Questo sì, ovviamente. Ho ricevuto il più bel complimento mentre giravo L’intrepido, quando un capomacchinista mi ha detto: «Me pari Monicelli». Perché Mario Monicelli, mio nume e amato amico, aveva fin dai suoi esordi una capacità di estraniarsi dai problemi, pur essendoci dentro. Tutto gli arrivava apparentemente in modo quieto. Anche se ho sempre sospettato che Mario recitasse una parte: la parte di Monicelli l’ha recitata alla perfezione fino alla fine. Ma il complimento era davvero bello e calzante. Anche perché quel capomacchinista mi conosceva da una ventina d’anni.

Quindi era il testimone di una trasformazione.
Arrivata troppo tardi. Io condivido l’affermazione di Nanni Moretti e la ripeto anche al Centro sperimentale di cinematografia dove insegno: «Guai a chi dice alla fine di una giornata o alla fine di un film: quanto mi sono divertito!». Vuol dire che ha sbagliato tutto.

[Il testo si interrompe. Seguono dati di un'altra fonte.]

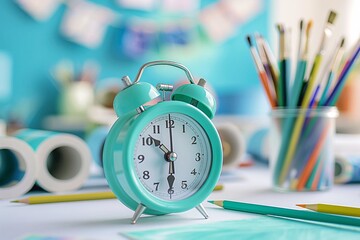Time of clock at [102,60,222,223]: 10:30
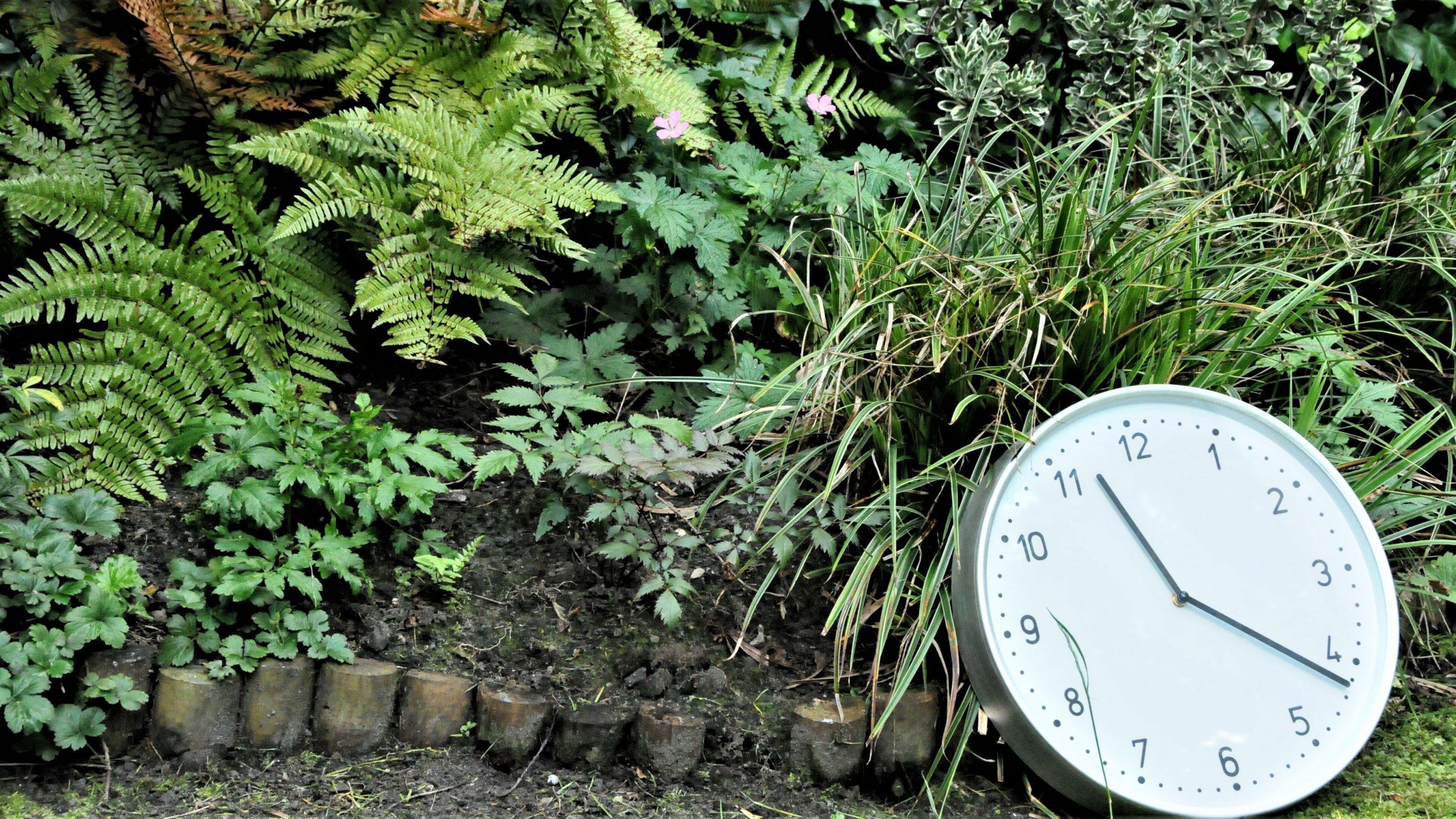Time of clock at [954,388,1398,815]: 11:21
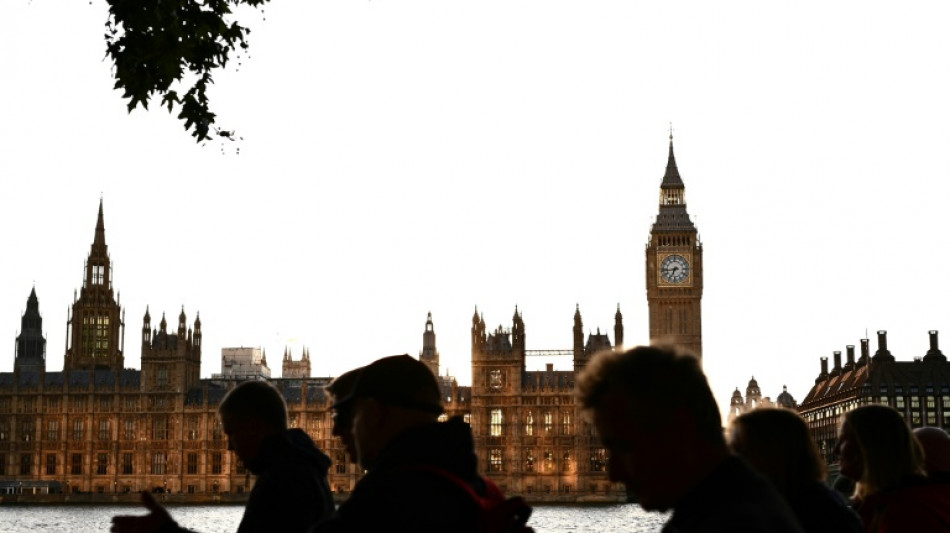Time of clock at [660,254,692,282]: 6:43
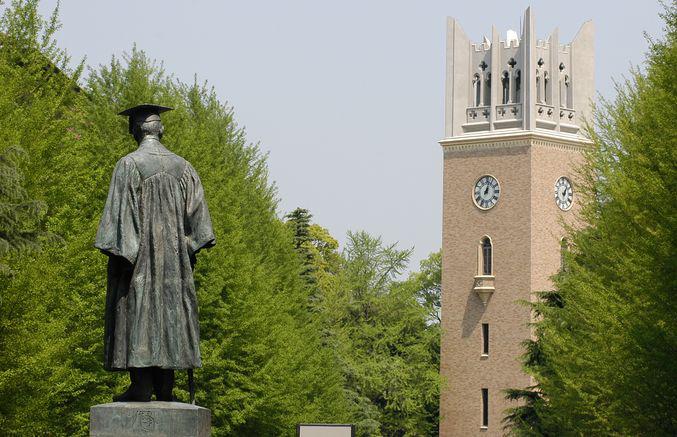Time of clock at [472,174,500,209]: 1:02
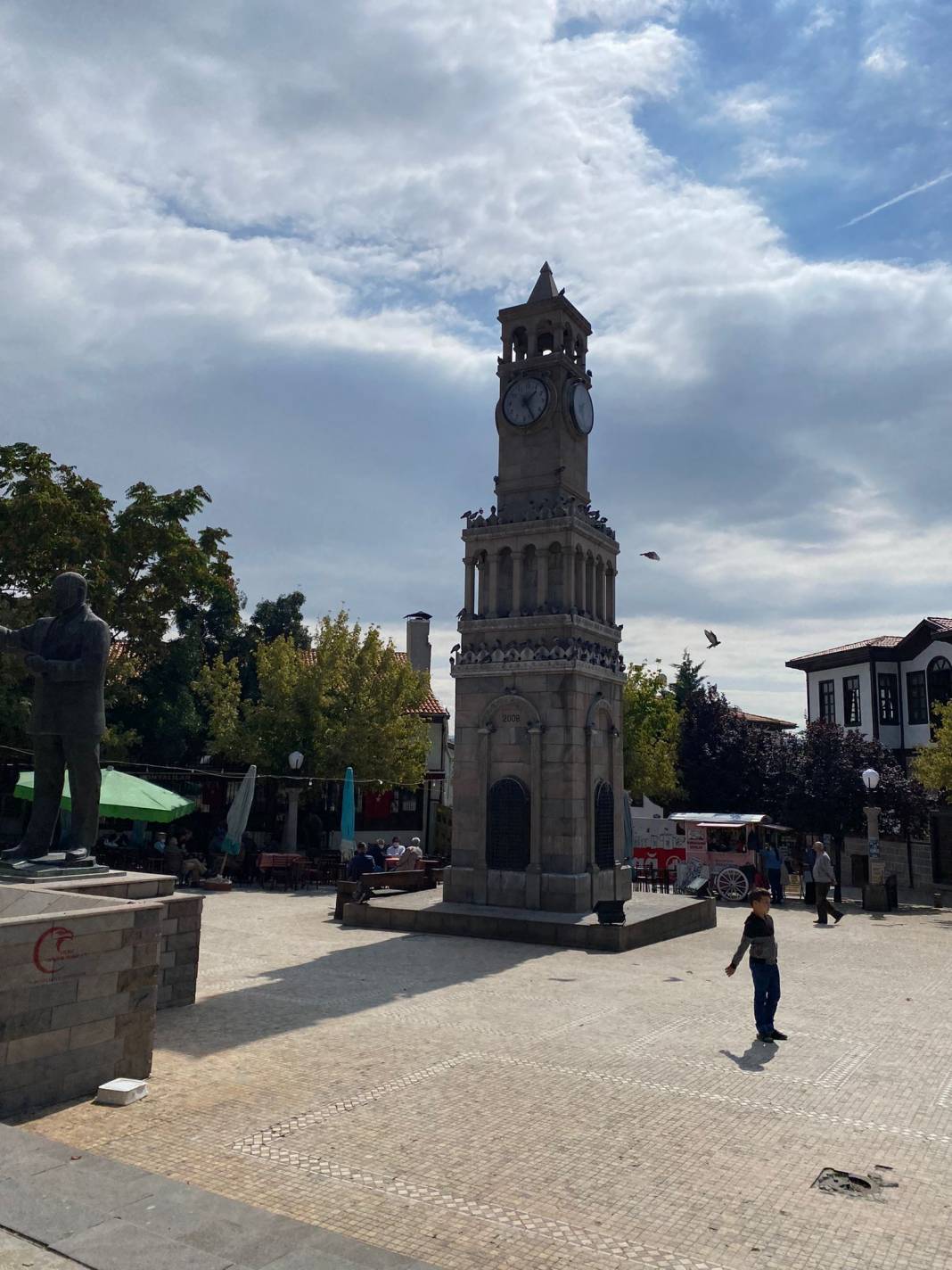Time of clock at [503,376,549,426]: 1:24
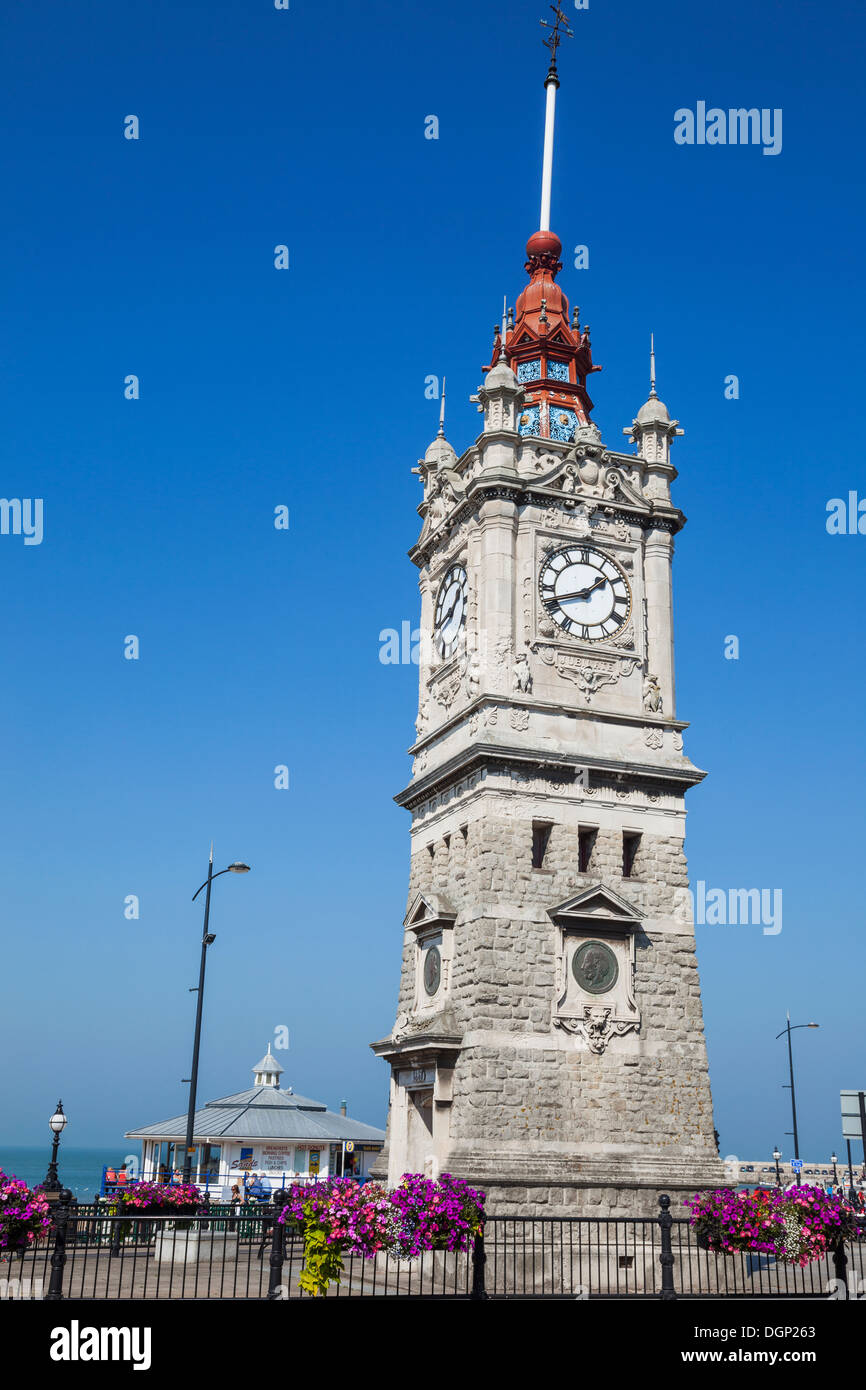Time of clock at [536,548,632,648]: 1:41
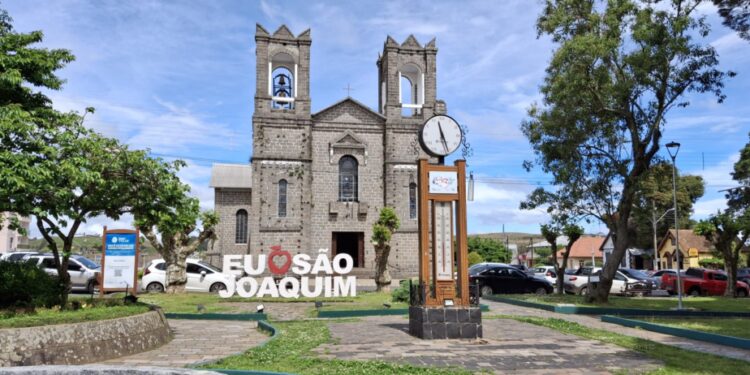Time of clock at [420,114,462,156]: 11:26
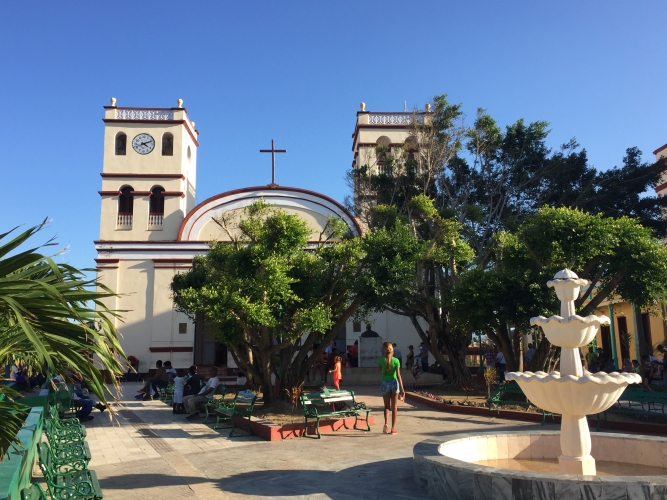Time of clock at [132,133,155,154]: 4:11
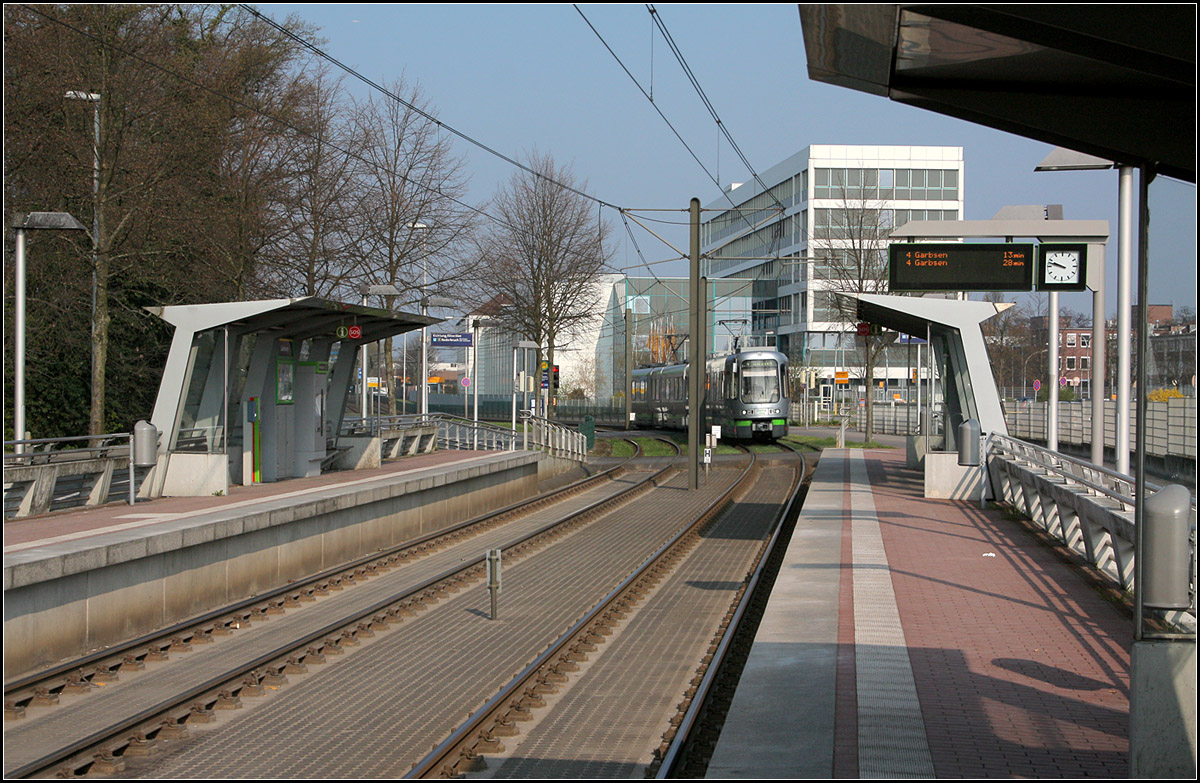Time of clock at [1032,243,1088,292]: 9:47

Detto così, sembra che arrivare al libro, al lavoro solitario davanti a un computer, sia quasi una fuga da qualcosa, piuttosto che un punto di arrivo.
No, è certamente un punto di arrivo. Avendo cominciato giovanissimo e per gradi, sapevo che comunque, nonostante il peso delle cose, sarei riuscito a governare il set di un film. Mentre non ero così sicuro di riuscire a governare me stesso al lavoro da solo mentre scrivevo un libro. Ce l’avrei fatta a gestire una troupe di sessanta persone, soffrendo come un cane. Al contrario mi dicevo: se mi metto davanti al computer, lo spegnerò dopo un giorno di angoscia guardando lo schermo bianco. Invece ce l’ho fatta. E senza sforzo. Ce l’ho fatta con felicità e libertà.

È anche per questo che nel libro c’è dentro tanto di te? O meglio, una parte importante di te?
C’è lo spirito, non la lettera. Per me è fondamentale l’esergo del libro, tratto da Mark Twain: «Eravamo gemelli. Da piccoli, uno dei due è annegato. Ma non ho mai saputo se era lui o se ero io». Non concepisco i romanzi senza esergo. Un scrittore italiano che sta in cima alle mie predilezioni, Arbasino, fin dall’Anonimo lombardo, ha fatto degli esergo parte integrante del testo.

L’impressione è che in Politeama tu abbia fatto con il linguaggio, la parola, lo stesso lavoro che hai sempre portato avanti con la macchina da presa. La ricerca della massima semplicità, la sostanza invece dell’apparenza, il fastidio per il «bel movimento». Non c’è l’esibizione di qualcosa a cui vuoi arrivare, ma l’attesa di qualcosa che poi accade durante la scrittura.
È vero. Ho avuto sempre la volontà di togliere, mai di aggiungere. Il mio credo coincide con ciò che dicevano i grandi americani nell’epoca cosiddetta d’oro: la macchina da presa è meglio che non si senta. Più la macchina da presa è discreta e più importanza dà a quello che inquadra. Mentre poi il cinema si è trasformato in un occhio molto personale ed esibito. Se uno volesse datare questa presenza voluta della macchina da presa, si potrebbe parlare della fine degli anni Cinquanta, dell’occhio della Nouvelle vague. Non solo di Godard, ma di tutti, anche di quelli che hanno fatto una finta Nouvelle vague, che si sono mascherati da giovani e in realtà non lo erano. Perché la Nouvelle vague è importante dentro, non solo nella «sgrammaticatura» dei vecchi sistemi di montaggio.